• _RECORDS FOR THE TASK_:
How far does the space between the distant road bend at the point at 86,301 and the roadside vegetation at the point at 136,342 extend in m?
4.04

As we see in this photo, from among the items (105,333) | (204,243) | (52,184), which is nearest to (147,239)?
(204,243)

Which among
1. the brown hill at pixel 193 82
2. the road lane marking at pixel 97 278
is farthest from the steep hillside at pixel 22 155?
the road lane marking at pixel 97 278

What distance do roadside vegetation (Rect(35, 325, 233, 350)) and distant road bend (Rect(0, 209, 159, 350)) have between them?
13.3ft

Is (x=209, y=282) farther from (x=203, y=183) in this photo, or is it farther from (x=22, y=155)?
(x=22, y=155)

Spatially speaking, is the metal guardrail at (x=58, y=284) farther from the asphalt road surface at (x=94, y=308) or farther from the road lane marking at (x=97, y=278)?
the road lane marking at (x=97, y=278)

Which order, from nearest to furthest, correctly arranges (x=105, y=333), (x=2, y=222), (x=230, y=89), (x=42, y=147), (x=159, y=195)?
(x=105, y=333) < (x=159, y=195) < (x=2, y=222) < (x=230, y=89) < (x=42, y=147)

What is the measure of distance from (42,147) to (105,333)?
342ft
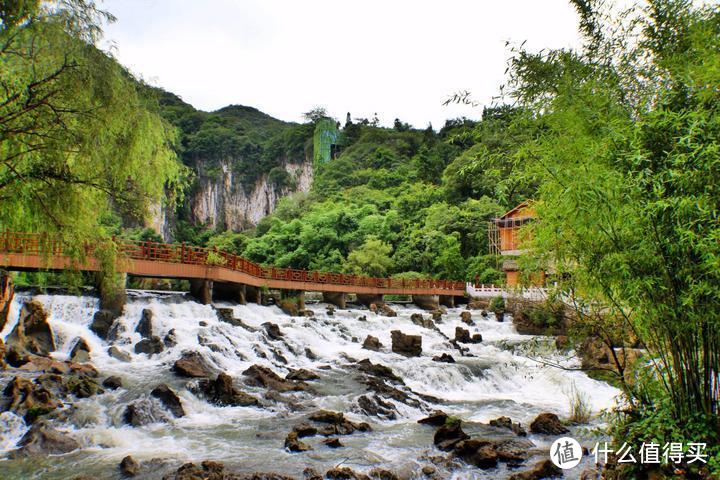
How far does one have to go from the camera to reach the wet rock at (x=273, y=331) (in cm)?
1295

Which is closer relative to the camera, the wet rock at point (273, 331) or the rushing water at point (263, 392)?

• _YOUR INSTRUCTIONS_: Write out all the lines above word for word, leaving out the pictures.

• _FINAL RESULT_:
How far does the space between the distant road bend at the point at 86,301 and the roadside vegetation at the point at 136,342 extend in m?
4.04

As we see in this photo, from among the items (105,333) | (204,243) | (52,184), which is nearest to (147,239)?
(204,243)

Which among
1. the brown hill at pixel 193 82
2. the road lane marking at pixel 97 278
is farthest from the steep hillside at pixel 22 155?
the road lane marking at pixel 97 278

What distance do roadside vegetation (Rect(35, 325, 233, 350)) and distant road bend (Rect(0, 209, 159, 350)) have between them?
13.3ft

Is (x=209, y=282) farther from (x=203, y=183) in this photo, or is it farther from (x=22, y=155)?
(x=22, y=155)

Spatially speaking, is the metal guardrail at (x=58, y=284) farther from the asphalt road surface at (x=94, y=308) or farther from the road lane marking at (x=97, y=278)?
the road lane marking at (x=97, y=278)

Which order, from nearest to furthest, correctly arranges (x=105, y=333), (x=2, y=222), (x=230, y=89), (x=42, y=147), (x=159, y=195)?
(x=105, y=333) < (x=159, y=195) < (x=2, y=222) < (x=230, y=89) < (x=42, y=147)

What is the measure of distance from (42,147) to (105,333)?
342ft
How far does one have to go from the camera to reach the wet rock at (x=273, y=331) (in cm)?
1295

Which is closer relative to the camera, the wet rock at point (273, 331) or the rushing water at point (263, 392)?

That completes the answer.